The same is true for our sea-level projections. The sea level at Seaview is likely to reach a height 20cm above where it was in 2005, anywhere between 2025 and 2040 (this is the likely range and accommodates uncertainty in climate drivers and our estimates of vertical land movement). The median is near 2030. Projected RSLs are reported as the median ±66% (17th–83rd percentile range), considered likely in IPCC calibrated uncertainty language, and with a precision of 0.00 m.

How does this fit in with what the IPCC (Intergovernmental Panel on Climate Change) is saying?
There is a range of sea-level rise estimates by 2100. Depending on the emissions pathway and reinforcing climate feedback loops, marine ice sheet, and ice-face instability we could have 0.5m to 2m of sea-level rise by 2100.

We have included the IPCC AR6 low confidence projections in our work, which specifically include the DeConto and Pollard Antarctic Ice Sheet model and expert judgment projections that include ice sheet instabilities that can cause rapid and large increases in sea level. For example, these low-confidence, high-impact projections indicate that sea-level rise at Wellington under SSP5-8.5 will be as much as 2.11m by 2100 if you consider the upper bound of the likely range.

What does this mean for other countries?
The bottom line is that our new estimates of local vertical land movement when added to the latest (IPCC AR6) regional estimates of sea-level change driven by global factors (e.g. ice sheet melt, thermal expansion of the ocean, glacier melt, land water storage) increase the rate and magnitude of local sea-level rise in many locations around the coastline of Aotearoa New Zealand.
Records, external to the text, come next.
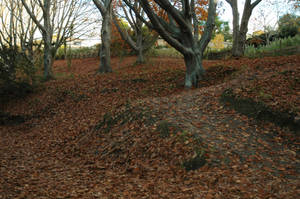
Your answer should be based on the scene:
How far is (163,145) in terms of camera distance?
5.85 meters

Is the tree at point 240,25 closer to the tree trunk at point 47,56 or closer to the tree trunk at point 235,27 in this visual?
the tree trunk at point 235,27

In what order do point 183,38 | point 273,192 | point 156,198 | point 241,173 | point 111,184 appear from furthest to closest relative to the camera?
point 183,38
point 111,184
point 241,173
point 156,198
point 273,192

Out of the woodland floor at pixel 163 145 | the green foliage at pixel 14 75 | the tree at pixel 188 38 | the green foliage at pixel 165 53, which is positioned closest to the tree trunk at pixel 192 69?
the tree at pixel 188 38

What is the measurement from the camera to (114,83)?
11.7 metres

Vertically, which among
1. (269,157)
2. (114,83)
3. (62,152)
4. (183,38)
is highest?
(183,38)

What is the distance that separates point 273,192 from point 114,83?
8817 millimetres

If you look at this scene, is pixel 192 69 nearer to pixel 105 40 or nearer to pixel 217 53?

So sea-level rise is faster than the global mean at many locations around Aotearoa New Zealand due to rapid sinking along much of our coastal margin.

The local vertical land movement effect occurs around the world. Anywhere sedimentary basins are sinking or tectonic subsidence is significant will accelerate sea-level rise (and vice versa). Until now, estimates of local vertical land movement at relatively high resolution have been limited. Satellite Aperture Radar (SAR) data and interferometric analyses (InSAR) have helped us fill this gap.

What are the next steps for the programme?
In Te Ao Hurihuri Te Ao Hou, we aim to take into account earthquake risk and improve the resolution of the tool to a scale that encompasses individual buildings. We also want to work on our community engagement and encourage the government to fund a coastal adaptation platform.